Texte fourni:
_ _ _ _
Le président : Nous ne disposons donc d'aucune étude récente sur les impacts quant aux coûts de recouvrement pour le gouvernement — on parle de 70 millions de dollars, mais c'est sans tenir compte de ces coûts — et nous n'avons pas non plus d'étude d'impact quant aux coûts associés au paiement de cette taxe. Autrement dit, il y a un coût pour celui qui paie la taxe et un coût pour celui qui la perçoit. Nous n'avons aucun renseignement à jour à ce sujet.

M. Otto : C'est exact.

Le président : Une étude d'impact indiquerait certes une réduction inférieure à ce montant de 70 millions de dollars. Cette somme ne tient pas compte de la baisse des coûts liés au recouvrement.

M. Otto : Je ne crois effectivement pas que les coûts d'administration aient été pris en compte.
_ _ _ _
Tâche A: Recopiez fidèlement, dans le texte fourni, le passage qui va de « M. Otto : C'est » jusqu'à « liés au recouvrement. ».
Tâche B: Reformulez sous forme de liste l'intervention du texte fourni qui commence par « Le président : Nous ne disposons donc d'aucune étude récente », en conservant ses faits principaux.
Tâche C: Relevez dans le texte fourni chaque groupe de mots où « coût » ou « coûts » est suivi d'un complément qui le précise.

Données recueillies:
_ _ _ _
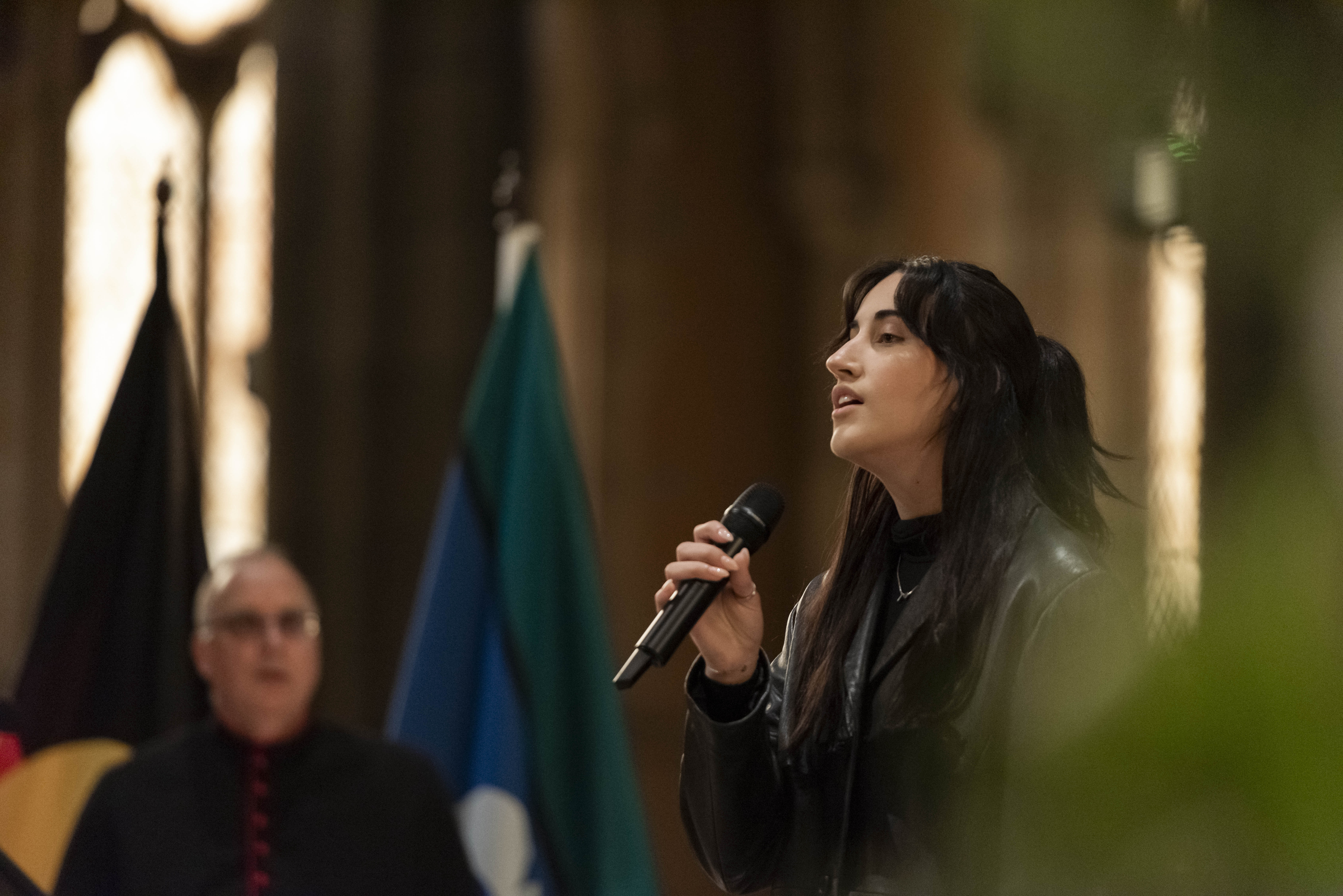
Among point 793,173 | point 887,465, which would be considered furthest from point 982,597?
point 793,173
_ _ _ _
Résultat A:
M. Otto : C'est exact.

Le président : Une étude d'impact indiquerait certes une réduction inférieure à ce montant de 70 millions de dollars. Cette somme ne tient pas compte de la baisse des coûts liés au recouvrement.

Résultat B:
- Aucune étude récente n'évalue les coûts de recouvrement de la taxe pour le gouvernement.
- Le montant de 70 millions de dollars évoqué ne tient pas compte de ces coûts.
- Il n'existe pas non plus d'étude d'impact sur les coûts associés au paiement de la taxe.
- La taxe représente un coût pour celui qui la paie et un coût pour celui qui la perçoit.
- Aucun renseignement à jour n'est disponible à ce sujet.

Résultat C:
- coûts de recouvrement
- coûts associés au paiement de cette taxe
- coût pour celui qui paie la taxe
- coût pour celui qui la perçoit
- coûts liés au recouvrement
- coûts d'administration